* Set of tasks *
a - For the excerpt on Adelaide University sports clubs, state whether each statement agrees with it: (i) the Adelaide University Touch Club joined the Sports Association in 1983; (ii) the Athletics Club was established in 1906; (iii) the Sailing Club keeps a fleet of boats at the Royal South Australian Yacht Squadron. Answer each with yes or no and quote the words of the excerpt that decide it.
b - Translate this sentence from the excerpt on Adelaide University sports clubs into Spanish: "Touch Football is a game derived from rugby league, where tackling and kicking are outlawed."

* Document excerpt *
--------------------

The Blacks were successful in winning the A Grade Premiership in the years 1911–12, 1920–22, 1926, 1929, 1932, 1951–52, 1954–55, 1960–62, 1965, 1968–69, 1974–75, 1986, 1996, and 1999. In 2006 the Blacks were runners-up to Goodwood Saints 10.12 72 – 18.11 119.

=== Adelaide University Touch Club ===
Touch Football is a game derived from rugby league, where tackling and kicking are outlawed. The Adelaide University Touch Club was formed in 1983 and joined the Sports Association in 1985. It is the largest touch football club in South Australia. The club has players ranging from complete beginners to players who have represented Australia and England at international tournaments. The club enters teams in the local park touch competition in both single sex grades and mixed grades in both summer and winter competitions. During summer the club runs a mixed competition at the Waite Campus of the University.

===Adelaide University Athletics Club===
Established in 1906, the Athletics Club has a participatory focus and competes in events such as the City-Bay Fun Run. Notable past members include Olympian and eight-time Australian champion David Fitzsimons (Blue recipient 1970), as well as scientist Henry Brose (secretary 1910–11, Blue recipient 1910), former Attorney-General of South Australia Trevor Griffin (Half Blue recipient 1962, Club Letter recipient 1959), former Justice of the Supreme Court of South Australia the Honourable Timothy Anderson (Blue recipient 1966), and current Judge of the District Court of South Australia, Peter Brebner (treasurer 1977–80). Since the Club's establishment, forty-seven club members have been awarded a University Blue.

Membership doubled from 27 registered athletes in 1982/83 to 53 in 1983/84, the Club hosted the National Intervarsity Championships in 1983, made the finals in both Men's A and D grades and won the D grade Interclub premiership, the club's first in six years.

===Adelaide University Sailing Club===
The oldest university sailing club in Australia, it was established in 1959 and hosted the first intervarsity competitions in 1960 and onward. Always a power of Australian university sailing, it maintains a fleet of boats at the Royal South Australian Yacht Squadron for novices and has many state, national, and international representatives.

===Adelaide University Rugby Union Football Club===

The Adelaide University Rugby Union Football Club affectionately known as the ‘Uni Blacks’, is a rugby union club based in Adelaide, South Australia. Established on 14 July 1932, the AURUFC is the oldest rugby union club in South Australia and the only surviving foundation club in the South Australia Rugby Union competition.

--------------------

* Information shown *
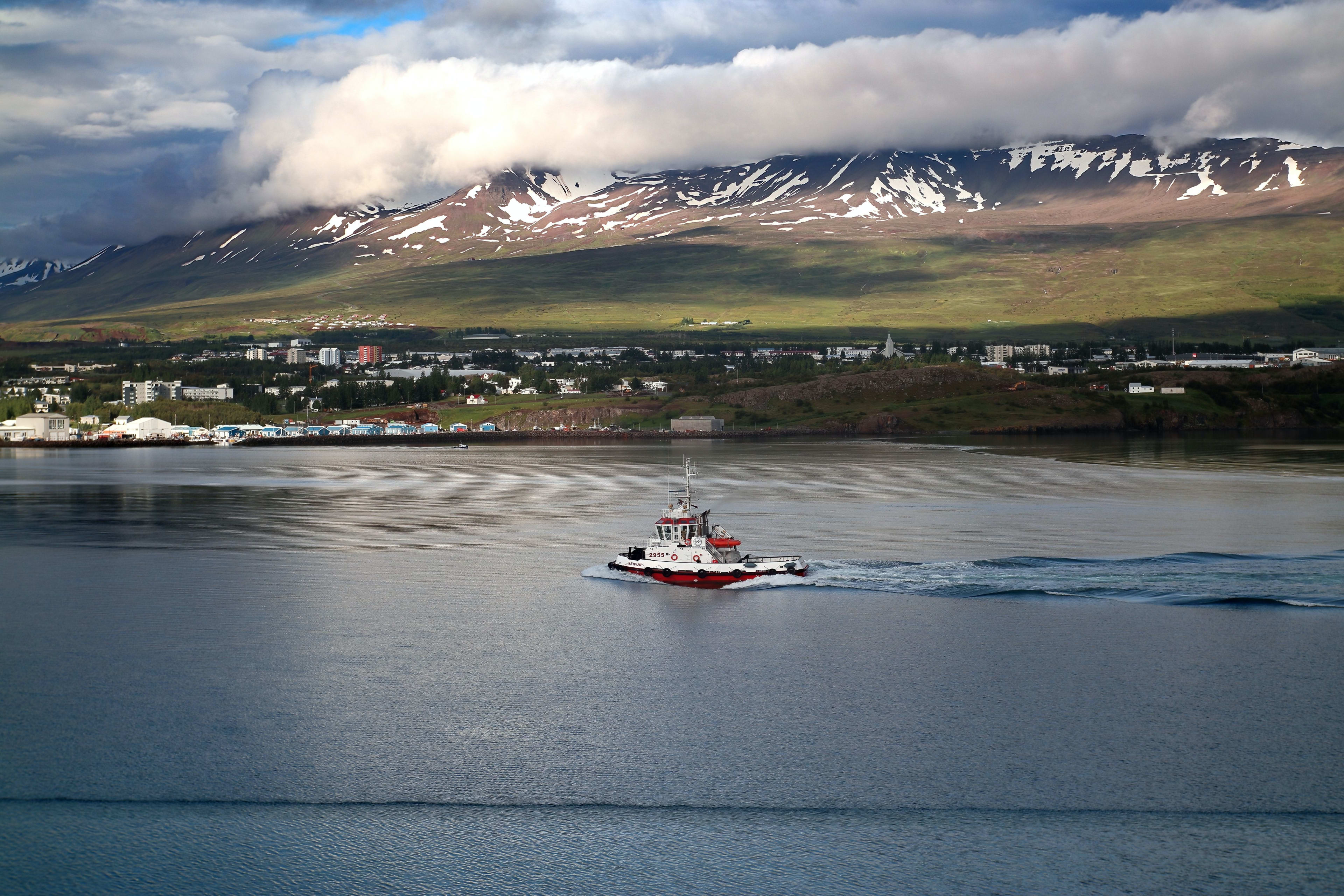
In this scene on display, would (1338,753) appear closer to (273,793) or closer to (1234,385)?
(273,793)

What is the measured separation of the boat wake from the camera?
31.3 meters

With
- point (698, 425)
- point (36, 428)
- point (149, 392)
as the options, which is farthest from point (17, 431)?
point (698, 425)

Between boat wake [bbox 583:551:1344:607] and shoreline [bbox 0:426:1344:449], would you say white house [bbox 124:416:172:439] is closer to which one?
shoreline [bbox 0:426:1344:449]

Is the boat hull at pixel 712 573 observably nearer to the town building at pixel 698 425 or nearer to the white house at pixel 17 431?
the town building at pixel 698 425

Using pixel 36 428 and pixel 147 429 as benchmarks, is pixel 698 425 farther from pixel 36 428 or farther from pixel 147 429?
pixel 36 428

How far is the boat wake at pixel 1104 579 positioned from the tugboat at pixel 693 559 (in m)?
0.42

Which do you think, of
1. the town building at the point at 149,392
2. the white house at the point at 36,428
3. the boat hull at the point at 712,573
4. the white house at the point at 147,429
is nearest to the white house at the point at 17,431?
the white house at the point at 36,428

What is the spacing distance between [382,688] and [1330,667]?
19070 mm

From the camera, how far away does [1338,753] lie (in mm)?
19109

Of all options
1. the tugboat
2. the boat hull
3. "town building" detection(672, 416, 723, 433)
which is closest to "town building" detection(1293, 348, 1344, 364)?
"town building" detection(672, 416, 723, 433)

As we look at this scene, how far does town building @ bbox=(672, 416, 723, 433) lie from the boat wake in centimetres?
8735

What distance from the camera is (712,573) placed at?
34.9 m

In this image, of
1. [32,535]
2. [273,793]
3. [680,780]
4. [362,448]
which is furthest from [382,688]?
[362,448]

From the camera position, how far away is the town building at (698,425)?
124 m
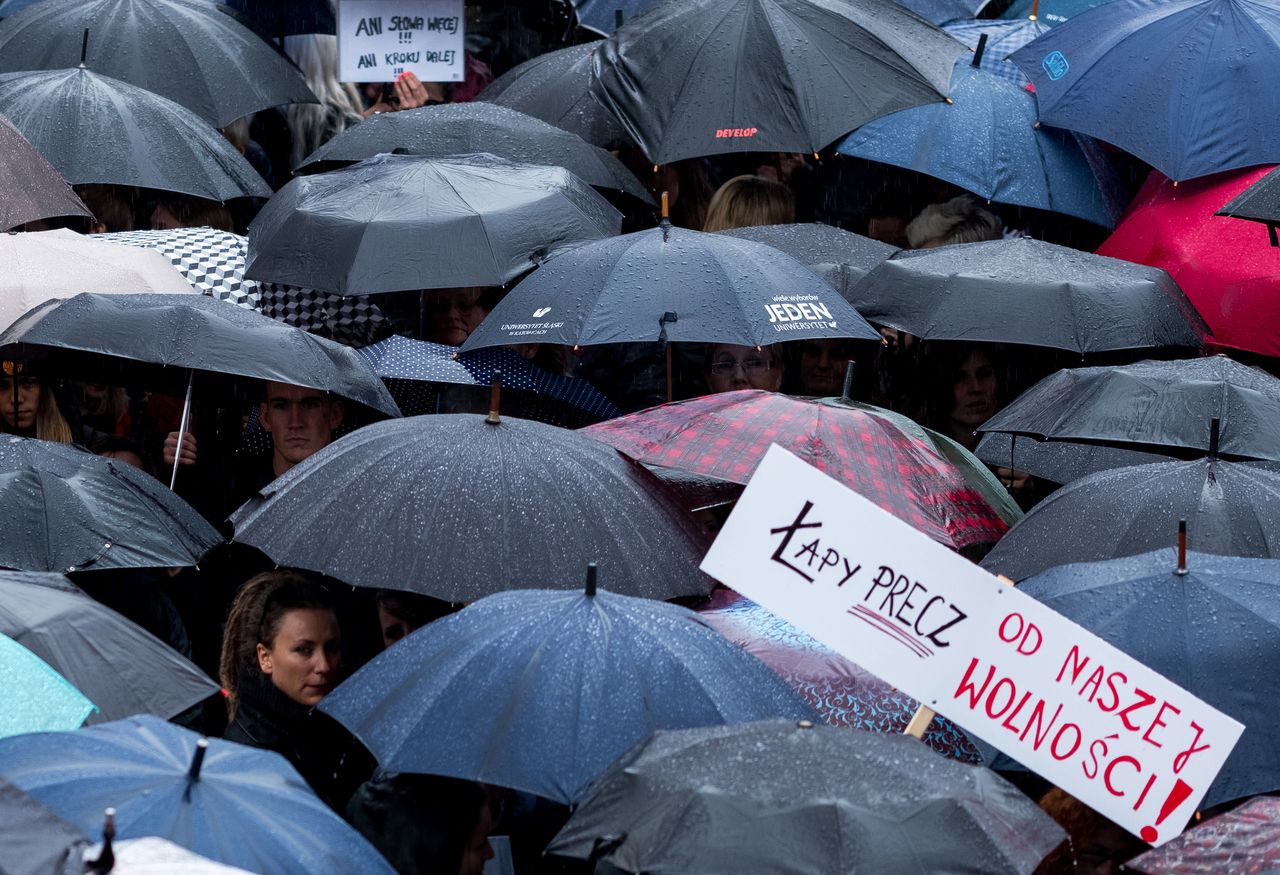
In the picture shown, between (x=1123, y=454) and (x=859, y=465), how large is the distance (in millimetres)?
1431

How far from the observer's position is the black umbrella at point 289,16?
36.0 feet

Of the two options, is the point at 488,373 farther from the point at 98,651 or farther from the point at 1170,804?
the point at 1170,804

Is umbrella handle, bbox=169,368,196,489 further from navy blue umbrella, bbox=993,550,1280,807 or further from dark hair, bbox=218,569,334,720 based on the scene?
navy blue umbrella, bbox=993,550,1280,807

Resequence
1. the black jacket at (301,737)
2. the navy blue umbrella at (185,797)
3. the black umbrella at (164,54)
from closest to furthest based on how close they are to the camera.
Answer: the navy blue umbrella at (185,797), the black jacket at (301,737), the black umbrella at (164,54)

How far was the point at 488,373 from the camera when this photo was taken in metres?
7.65

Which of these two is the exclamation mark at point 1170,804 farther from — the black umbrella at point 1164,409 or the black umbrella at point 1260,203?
the black umbrella at point 1260,203

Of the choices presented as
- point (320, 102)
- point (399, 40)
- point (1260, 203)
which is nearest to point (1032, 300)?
point (1260, 203)

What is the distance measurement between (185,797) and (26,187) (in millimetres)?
4724

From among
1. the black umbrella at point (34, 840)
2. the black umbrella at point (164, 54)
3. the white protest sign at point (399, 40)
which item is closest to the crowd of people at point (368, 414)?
the white protest sign at point (399, 40)

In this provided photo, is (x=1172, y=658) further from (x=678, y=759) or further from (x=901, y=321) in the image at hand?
(x=901, y=321)

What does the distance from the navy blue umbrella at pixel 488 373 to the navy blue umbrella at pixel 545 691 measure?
8.23 ft

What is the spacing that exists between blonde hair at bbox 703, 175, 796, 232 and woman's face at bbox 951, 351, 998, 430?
113 cm

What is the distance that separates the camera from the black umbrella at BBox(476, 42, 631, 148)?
976 cm

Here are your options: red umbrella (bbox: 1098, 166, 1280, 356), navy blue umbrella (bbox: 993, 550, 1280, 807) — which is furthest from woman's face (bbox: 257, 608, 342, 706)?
red umbrella (bbox: 1098, 166, 1280, 356)
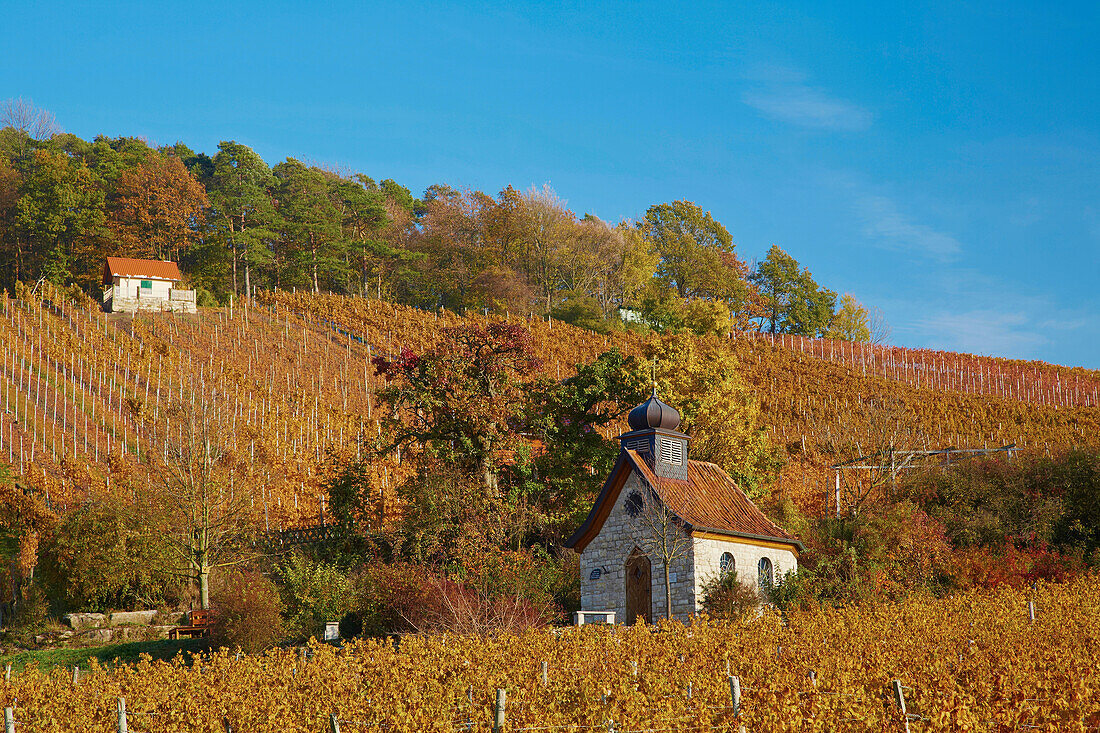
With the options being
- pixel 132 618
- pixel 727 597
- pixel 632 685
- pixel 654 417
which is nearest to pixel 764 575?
pixel 727 597

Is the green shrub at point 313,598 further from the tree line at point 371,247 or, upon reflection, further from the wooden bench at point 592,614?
the tree line at point 371,247

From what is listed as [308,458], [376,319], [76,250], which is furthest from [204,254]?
[308,458]

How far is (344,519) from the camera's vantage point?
29.9 meters

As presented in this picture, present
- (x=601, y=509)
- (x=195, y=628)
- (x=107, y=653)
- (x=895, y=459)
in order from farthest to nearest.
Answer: (x=895, y=459)
(x=601, y=509)
(x=195, y=628)
(x=107, y=653)

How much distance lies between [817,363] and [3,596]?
41.3m

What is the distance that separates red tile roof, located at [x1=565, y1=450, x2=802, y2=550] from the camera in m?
25.0

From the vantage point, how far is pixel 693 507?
25.4 meters

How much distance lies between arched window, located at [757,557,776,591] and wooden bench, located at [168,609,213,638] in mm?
13373

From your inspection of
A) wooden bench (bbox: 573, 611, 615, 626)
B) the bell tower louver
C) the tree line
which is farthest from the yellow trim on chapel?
the tree line

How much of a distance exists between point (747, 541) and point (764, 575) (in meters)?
1.05

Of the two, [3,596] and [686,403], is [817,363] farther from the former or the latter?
[3,596]

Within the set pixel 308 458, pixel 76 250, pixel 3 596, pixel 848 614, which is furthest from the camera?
pixel 76 250

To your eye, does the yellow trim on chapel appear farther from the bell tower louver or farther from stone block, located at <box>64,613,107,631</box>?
stone block, located at <box>64,613,107,631</box>

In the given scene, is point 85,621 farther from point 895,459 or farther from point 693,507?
point 895,459
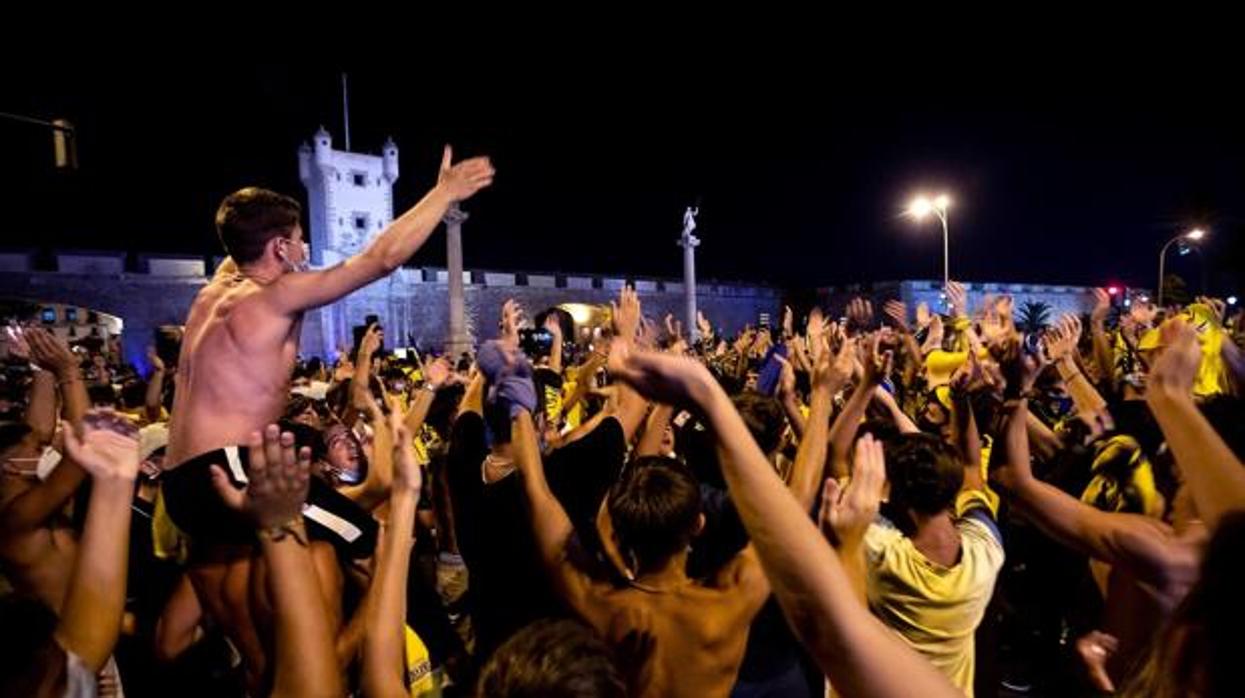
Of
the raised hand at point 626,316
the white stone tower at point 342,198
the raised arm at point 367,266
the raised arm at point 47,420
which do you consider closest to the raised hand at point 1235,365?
the raised hand at point 626,316

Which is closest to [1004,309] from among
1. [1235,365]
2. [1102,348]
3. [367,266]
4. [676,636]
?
[1235,365]

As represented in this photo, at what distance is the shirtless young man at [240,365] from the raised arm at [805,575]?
5.39 ft

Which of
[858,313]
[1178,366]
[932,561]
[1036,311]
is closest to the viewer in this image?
[1178,366]

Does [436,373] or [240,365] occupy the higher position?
[240,365]

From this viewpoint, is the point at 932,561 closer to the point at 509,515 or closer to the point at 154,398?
the point at 509,515

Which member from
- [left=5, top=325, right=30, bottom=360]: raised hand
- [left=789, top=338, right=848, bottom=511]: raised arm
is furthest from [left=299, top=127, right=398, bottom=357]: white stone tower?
[left=789, top=338, right=848, bottom=511]: raised arm

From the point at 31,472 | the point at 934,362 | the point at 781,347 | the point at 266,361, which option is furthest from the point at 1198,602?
the point at 781,347

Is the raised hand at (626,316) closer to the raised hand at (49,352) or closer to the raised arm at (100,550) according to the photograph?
the raised arm at (100,550)

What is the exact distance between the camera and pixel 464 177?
2861 millimetres

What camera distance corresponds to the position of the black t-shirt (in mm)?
2561

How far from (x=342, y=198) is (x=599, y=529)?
51.6 m

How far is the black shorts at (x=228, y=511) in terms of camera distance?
2314 millimetres

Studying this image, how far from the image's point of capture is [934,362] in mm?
5809

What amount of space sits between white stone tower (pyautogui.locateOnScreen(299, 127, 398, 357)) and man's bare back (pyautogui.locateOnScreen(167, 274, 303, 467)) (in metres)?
44.1
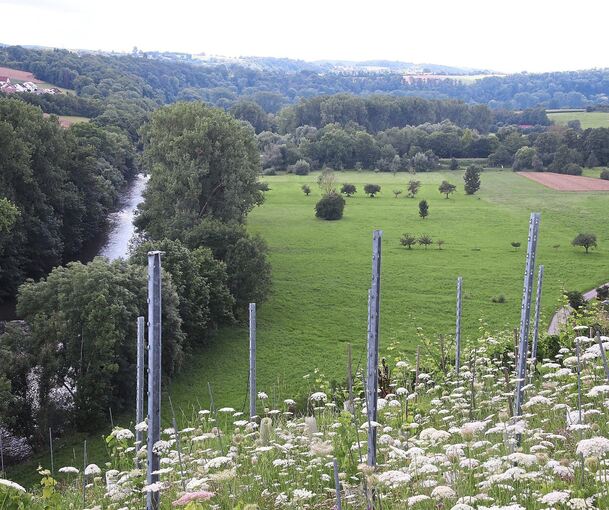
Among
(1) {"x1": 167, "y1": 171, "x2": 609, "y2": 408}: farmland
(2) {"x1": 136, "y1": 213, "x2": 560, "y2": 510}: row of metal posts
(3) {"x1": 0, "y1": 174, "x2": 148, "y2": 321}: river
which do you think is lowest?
(1) {"x1": 167, "y1": 171, "x2": 609, "y2": 408}: farmland

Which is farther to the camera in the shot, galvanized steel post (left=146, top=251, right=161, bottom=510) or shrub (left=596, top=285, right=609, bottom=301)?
shrub (left=596, top=285, right=609, bottom=301)

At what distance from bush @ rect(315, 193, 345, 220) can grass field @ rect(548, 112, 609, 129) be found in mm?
94356

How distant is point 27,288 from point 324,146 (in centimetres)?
8547

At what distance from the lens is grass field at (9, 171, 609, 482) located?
101ft

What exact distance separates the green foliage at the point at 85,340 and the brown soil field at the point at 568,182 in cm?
6919

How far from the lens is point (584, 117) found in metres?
163

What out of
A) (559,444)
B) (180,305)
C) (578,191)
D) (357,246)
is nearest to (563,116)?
(578,191)

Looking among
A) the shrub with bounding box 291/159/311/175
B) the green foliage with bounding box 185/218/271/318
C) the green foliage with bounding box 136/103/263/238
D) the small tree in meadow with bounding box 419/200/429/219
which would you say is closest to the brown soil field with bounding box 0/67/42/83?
the shrub with bounding box 291/159/311/175

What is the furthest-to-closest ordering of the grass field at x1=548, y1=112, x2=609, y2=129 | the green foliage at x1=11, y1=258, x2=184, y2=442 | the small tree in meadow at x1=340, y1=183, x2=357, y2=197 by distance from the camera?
the grass field at x1=548, y1=112, x2=609, y2=129 → the small tree in meadow at x1=340, y1=183, x2=357, y2=197 → the green foliage at x1=11, y1=258, x2=184, y2=442

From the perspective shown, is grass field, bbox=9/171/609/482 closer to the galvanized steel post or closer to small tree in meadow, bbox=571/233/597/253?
small tree in meadow, bbox=571/233/597/253

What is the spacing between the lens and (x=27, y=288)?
1048 inches

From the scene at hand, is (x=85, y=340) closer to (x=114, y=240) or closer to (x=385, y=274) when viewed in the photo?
(x=385, y=274)

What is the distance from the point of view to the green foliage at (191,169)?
43625 millimetres

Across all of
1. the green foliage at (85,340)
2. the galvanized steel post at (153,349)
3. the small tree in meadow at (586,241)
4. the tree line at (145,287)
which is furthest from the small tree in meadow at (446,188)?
the galvanized steel post at (153,349)
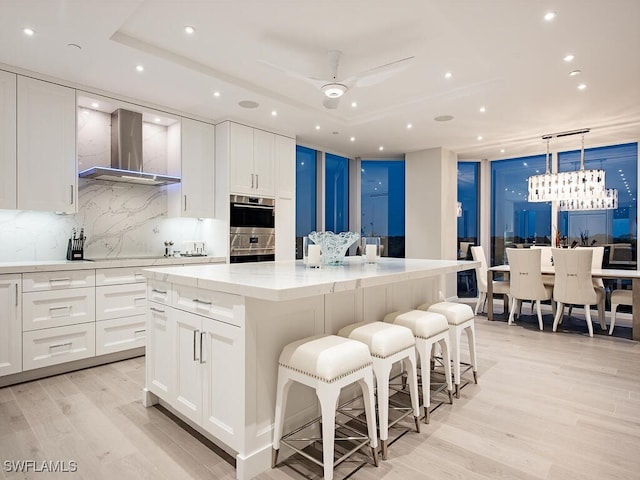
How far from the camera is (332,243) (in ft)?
9.37

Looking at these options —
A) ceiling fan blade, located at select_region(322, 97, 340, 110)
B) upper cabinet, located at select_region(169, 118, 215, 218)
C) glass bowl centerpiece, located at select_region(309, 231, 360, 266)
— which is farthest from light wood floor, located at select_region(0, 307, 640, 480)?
ceiling fan blade, located at select_region(322, 97, 340, 110)

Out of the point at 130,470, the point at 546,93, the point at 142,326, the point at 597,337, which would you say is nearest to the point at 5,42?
the point at 142,326

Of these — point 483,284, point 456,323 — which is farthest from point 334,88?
point 483,284

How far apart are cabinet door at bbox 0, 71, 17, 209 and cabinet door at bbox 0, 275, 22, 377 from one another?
2.33ft

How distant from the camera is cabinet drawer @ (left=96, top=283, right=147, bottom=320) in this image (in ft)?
11.6

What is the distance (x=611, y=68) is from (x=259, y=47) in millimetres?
3150

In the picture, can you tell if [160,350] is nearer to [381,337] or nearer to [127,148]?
[381,337]

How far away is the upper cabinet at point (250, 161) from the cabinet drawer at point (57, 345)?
7.16 feet

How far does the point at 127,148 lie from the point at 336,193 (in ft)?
13.1

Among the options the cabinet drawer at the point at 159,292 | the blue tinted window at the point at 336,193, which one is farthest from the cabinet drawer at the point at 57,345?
the blue tinted window at the point at 336,193

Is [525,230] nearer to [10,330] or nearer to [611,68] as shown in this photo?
[611,68]

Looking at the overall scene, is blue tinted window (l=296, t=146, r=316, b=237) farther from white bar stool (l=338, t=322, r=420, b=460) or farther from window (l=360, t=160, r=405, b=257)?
white bar stool (l=338, t=322, r=420, b=460)

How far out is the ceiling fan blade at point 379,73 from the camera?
2649 millimetres

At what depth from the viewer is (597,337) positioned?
462 centimetres
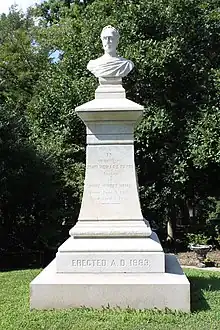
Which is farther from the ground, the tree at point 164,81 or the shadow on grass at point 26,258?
the tree at point 164,81

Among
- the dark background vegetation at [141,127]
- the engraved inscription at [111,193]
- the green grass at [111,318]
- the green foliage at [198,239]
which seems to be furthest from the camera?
the green foliage at [198,239]

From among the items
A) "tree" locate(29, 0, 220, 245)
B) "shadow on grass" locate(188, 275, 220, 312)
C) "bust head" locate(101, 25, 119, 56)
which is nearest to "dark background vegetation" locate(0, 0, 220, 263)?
"tree" locate(29, 0, 220, 245)

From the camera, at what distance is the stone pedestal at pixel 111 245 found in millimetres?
5492

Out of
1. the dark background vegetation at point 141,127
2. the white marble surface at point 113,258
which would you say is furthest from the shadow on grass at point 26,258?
the white marble surface at point 113,258

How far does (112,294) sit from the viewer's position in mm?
5496

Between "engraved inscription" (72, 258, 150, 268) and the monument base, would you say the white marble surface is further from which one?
the monument base

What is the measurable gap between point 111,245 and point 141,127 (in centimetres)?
697

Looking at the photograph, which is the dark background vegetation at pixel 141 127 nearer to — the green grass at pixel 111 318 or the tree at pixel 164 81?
the tree at pixel 164 81

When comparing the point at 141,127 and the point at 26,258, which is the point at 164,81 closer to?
the point at 141,127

--------------------

* Task answers *
a -
(i) No: "The Adelaide University Touch Club was formed in 1983 and joined the Sports Association in 1985."
(ii) Yes: "Established in 1906, the Athletics Club has a participatory focus"
(iii) Yes: "it maintains a fleet of boats at the Royal South Australian Yacht Squadron for novices"

b - El touch football es un juego derivado del rugby league, en el que están prohibidos los placajes y las patadas.